▶ Texte de la page:
#####

Cet article est une version courte d'une enquête publiée dans le numéro 24 du magazine Snatch «spécial braquage», en kiosque actuellement. Parmi les sujets, une enquête inédite sur les traces des voleurs du Cri de Munch en Norvège. Découvrez l'intégralité du sommaire sur le site de Snatch.
Le braquage a été minutieusement préparé; les malfaiteurs savent ce qu’ils sont venus chercher et où ils vont le trouver. Les deux voyous se ruent dans la réserve au sous-sol. Ils sont au courant qu’il y a deux salles en bas, l’une où s’empilent des ordinateurs, l’autre des appareils plus compacts, iPhone, iPod et autres iPad. Ce sont ces derniers qu’ils sont venus réquisitionner. Ils vident également les grands tiroirs du Genius Bar, l’atelier de réparation que l’on trouve dans toutes les boutiques de la marque à la pomme. Banco. Il y a des dizaines et des dizaines de petites boîtes en carton fourrées de petites merveilles technologiques neuves.
Une heure durant, en toute quiétude, les braqueurs multiplient les allers retours entre la porte de service et la fourgonnette, entassant les boîtes dans les 5m3 de l’engin.

#####

▶ Données sources:
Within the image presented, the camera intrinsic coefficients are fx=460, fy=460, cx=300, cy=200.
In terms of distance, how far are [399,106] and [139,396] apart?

#####

▶ Consignes:
a – Dans l'article sur le braquage, relevez tous les appareils de la marque à la pomme désignés par leur nom de produit.
b – Rédigez la suite de l'article sur le braquage à partir de sa dernière phrase, s'il vous plaît.

▶ Résultats par consigne:
a – iPhone, iPod, iPad

b –
L’heure et le jour ont été parfaitement choisis et l’unité de la Garde républicaine postée à quelques centaines de mètres pour les festivités du Nouvel an n’y verra que du feu.
L’Apple Store Opéra est le premier magasin de la firme de Cupertino à avoir ouvert en France. Il aura aussi été le premier braqué, dans la lignée de ce que d’autres retailers avaient déjà expérimenté aux Etats-Unis ou en Allemagne. Le butin: entre 300.000 euros et 400.000 euros. Bienvenue dans un game qui peut rapporter gros: les braquages de matos high-tech.
Rédoine Faïd, toujours dans les bons coups
Aussi brillant soit-il, le casse de l’Apple Store Opéra ne fait pas jurisprudence. Depuis les années 1990, les produits informatiques occupent une place de choix chez les braqueurs. Parce qu’ils s’écoulent facilement, beaucoup plus que des diamants ou des montres de valeur. Avec un risque moindre qu’une attaque de convoi de fonds ou de bijouterie, ces opérations visent des commerces moins préparés à l’idée d’être pris d’assaut par des gangsters ultra organisés et capables d’étudier une cible pendant des mois.
Rédoine Faïd, connu pour ses incroyables attaques de banques, de fourgons et pour ses évasions de prison, a été un pionnier du genre.
«Tel jour, à telle heure, un camion avec tel matos
va passer
sur l’autoroute A38
à tel endroit»
Au début des années 1990, entre deux braquages d’agences bancaires, Faïd –alors âgé d’une vingtaine d’années– ne s’interdit pas de taper un magasin d’ordinateurs à l’occasion. Lui et son équipe amassent des sommes folles en volant notamment des Mac Quadra 900, machines hyper pointues pour l’époque, et qui valent de l’or –35.000 francs environ, soit l’équivalent de 8.000 euros d’aujourd’hui.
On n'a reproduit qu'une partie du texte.